• _Given exercise_
Answer these questions from the text on transducers in Idris below.
1. Which version of Idris does the text say was released a few months back?
2. Which language's world does the text say transducers come from?
3. What is the title of the John Hughes paper the text mentions?
==== Text
Implementing Clojure-like Transducers in Idris: definitions & concepts
The 1.0.0 of Idris has been released just a few months back. We will continue our series on post on Idris, by implementing a small transducer library (the Idris package is available in this GitHub repo).
Our goal in this post will be to provide Idris with a library efficient composable algorithmic transformations. This is something we quickly feel the need to when playing with Idris, due to the strict (non-lazy) nature of the language.
Motivation
Let us first start by discussing why transducers are an interesting library to introduce in Idris.
Lazy vs Strict
As mentioned in the post listing 10 differences between Haskell and Idris, Idris is strict by default, while Haskell is lazy by default. Whether or not laziness is a good default is a common subject of discussion in the Haskell community.
On the bad side, laziness is often complained about for its tendency to introduce non obvious memory leaks or other performance defects in Haskell code. On the good side, laziness allows to separate processes that produce data, from the one transforming or consuming it (*).
(*) John Hughes writes in lot more details about the benefits of laziness in terms of software modularity in its great paper Why functional programming matters.
Composing algorighms
Thanks to laziness, we can easily compose map
, filter
and folds
together in Haskell and not worry to much about intermediary list creation. But this is not the case in Idris.
The following two lines of Idris code will not execute at the same speed: map (+1)
will need to first realize the whole intermediary list before take extracts only the 10 first elements:
take 10 $ map (+1) [1..20] -- Faster
take 10 $ map (+1) [1..1000] -- Slower
In Idris, we need to implement ways to emulate laziness in order to get back the efficient composition of algorithm which is native in Haskell.
Why transducers?
Transducers are one way to implement efficient composition of algorithms. Transducers comes from the Clojure world and have been built with efficiency and reuse in mind:
- They eliminate intermediary sequence or containers when composing algorithms
- They decouple the transformation from the data source and destination
This makes transducers a great tool to build generic pipe-lines of algorithmic transformation, reusable in quite different contexts, and which can be composed very efficiently.
========
==== Record excerpts
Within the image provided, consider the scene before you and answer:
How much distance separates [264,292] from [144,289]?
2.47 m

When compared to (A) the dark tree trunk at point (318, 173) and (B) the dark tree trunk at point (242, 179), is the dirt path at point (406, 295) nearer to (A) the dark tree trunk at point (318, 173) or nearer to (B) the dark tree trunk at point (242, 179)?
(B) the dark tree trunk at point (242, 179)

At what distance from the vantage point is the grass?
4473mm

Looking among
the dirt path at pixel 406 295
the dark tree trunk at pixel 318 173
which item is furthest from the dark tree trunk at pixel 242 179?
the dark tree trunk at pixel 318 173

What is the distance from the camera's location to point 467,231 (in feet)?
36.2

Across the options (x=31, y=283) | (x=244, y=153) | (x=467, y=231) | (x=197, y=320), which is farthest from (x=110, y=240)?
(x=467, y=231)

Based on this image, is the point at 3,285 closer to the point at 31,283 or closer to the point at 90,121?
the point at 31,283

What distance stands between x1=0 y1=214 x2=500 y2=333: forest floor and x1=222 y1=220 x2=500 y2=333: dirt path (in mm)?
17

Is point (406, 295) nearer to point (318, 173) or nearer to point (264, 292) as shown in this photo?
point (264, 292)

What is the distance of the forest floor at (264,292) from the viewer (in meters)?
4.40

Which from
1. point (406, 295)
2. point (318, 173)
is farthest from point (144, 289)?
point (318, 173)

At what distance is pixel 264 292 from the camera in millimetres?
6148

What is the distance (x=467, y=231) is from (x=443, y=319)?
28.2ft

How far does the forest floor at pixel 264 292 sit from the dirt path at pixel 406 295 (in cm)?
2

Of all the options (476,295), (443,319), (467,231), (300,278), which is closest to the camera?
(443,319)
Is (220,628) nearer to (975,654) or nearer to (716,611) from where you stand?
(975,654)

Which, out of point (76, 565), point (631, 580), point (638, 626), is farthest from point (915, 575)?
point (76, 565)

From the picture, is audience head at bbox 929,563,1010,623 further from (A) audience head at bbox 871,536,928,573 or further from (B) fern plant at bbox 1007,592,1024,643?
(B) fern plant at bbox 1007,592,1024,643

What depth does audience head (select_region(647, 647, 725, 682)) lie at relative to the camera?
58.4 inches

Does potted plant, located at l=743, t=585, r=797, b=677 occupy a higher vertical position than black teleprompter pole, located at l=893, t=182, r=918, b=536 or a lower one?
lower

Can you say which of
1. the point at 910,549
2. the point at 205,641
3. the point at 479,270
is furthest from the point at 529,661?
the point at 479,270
========
• _The result_
1. Version 1.0.0.
2. Clojure.
3. Why functional programming matters.